Business BootStrapping Tips – 05. Wireframing 101

Business BootStrapping Tips – 05. Wireframing 101

Business BootStrapping Tips – 05. Wireframing 101

This article originally appeared in issue 213 of .net magazine – the world’s
best-selling magazine for web designers and developers.

Affordable online and offline wireframing

If you covet Adobe Illustrator or Fireworks for wireframing, realize that
there are better, more affordable alternatives out there

With web designers and developers increasingly understanding the value and
importance in quickfire prototyping regarding a site’s structure and architecture,
robust wireframing tools are key. The cheapest is pencil and paper, wryly recommended
by Nikolas Head, tech lead for We Love. He says nothing beats it for rapidly getting
layout and functionality ideas down, enabling fast iterative wireframing.

For the next step – sharing and updating – getting online is the best bet.
Google Docs now includes Drawing, which is free and offers sharing, and
Morten Just has created useful templates to speed things along
(googledocs.blogspot.com/2010/05/rapid-wireframe-sketching-in-google.html).
SlickPlan is also handy for creating site maps and flow charts.
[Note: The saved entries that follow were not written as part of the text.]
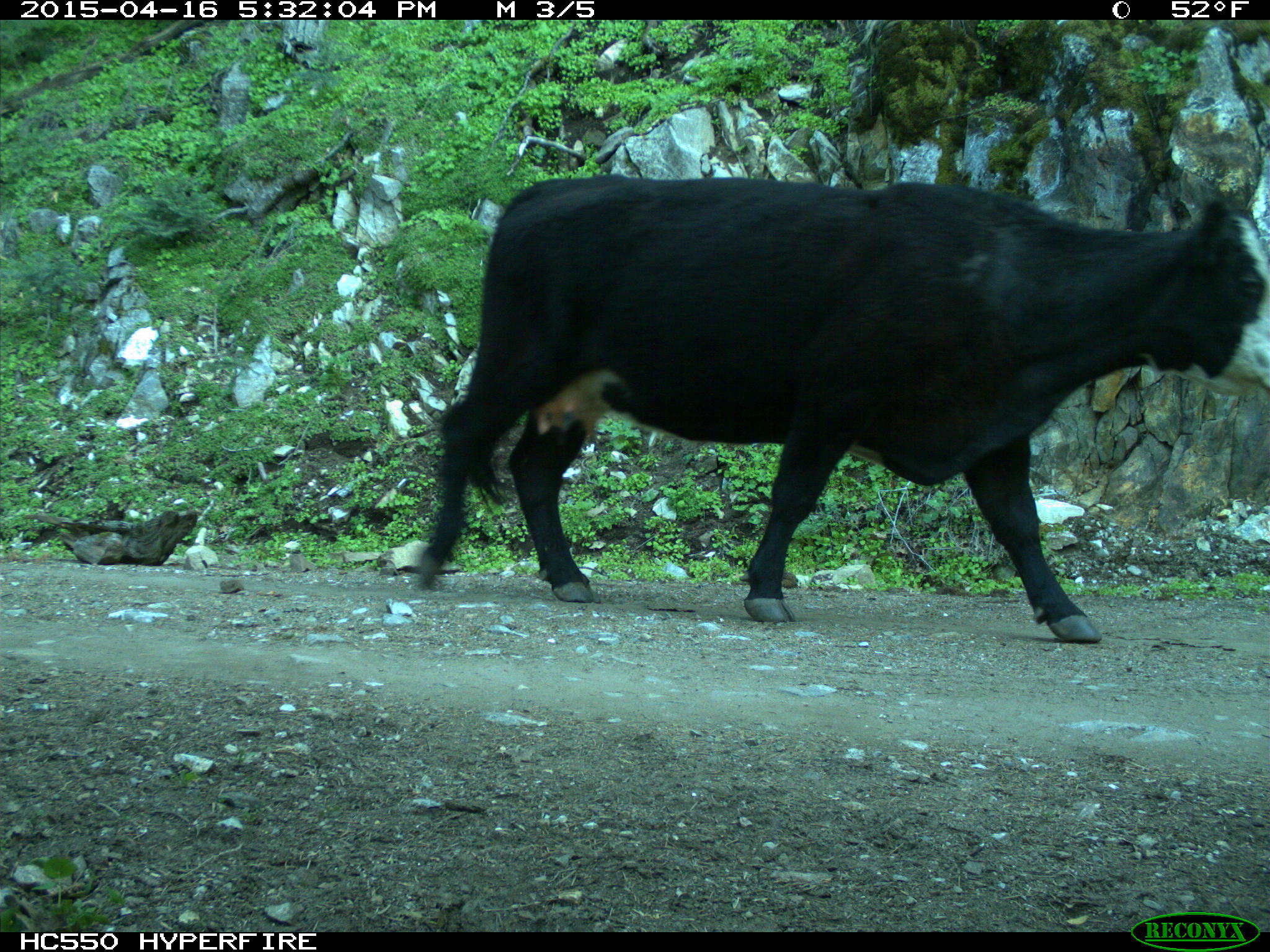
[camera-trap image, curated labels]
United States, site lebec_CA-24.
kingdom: Animalia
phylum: Chordata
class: Mammalia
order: Artiodactyla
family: Bovidae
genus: Bos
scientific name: Bos taurus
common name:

For more emphasis on interactivity, try Mockingbird
(from $9 per month for two active projects), Jumpchart (free for a single 10-page project,
then from $5 per month) and HotGloo (from $7 per month for one project). On the desktop,
things are pricier, with OmniGraffle (£59.99, Mac OS X) and Balsamiq Mockups
($79, requires Adobe AIR) being firm favorites, despite the latter’s penchant for Comic Sans.
However, bargains also exist, including open source vector editor Inkscape (Mac and Windows),
Apple Keynote (£11.99 from the Mac App Store) and iMockups for iPad (£5.99),
which UX designer Aral Balkan considers a “pure joy”.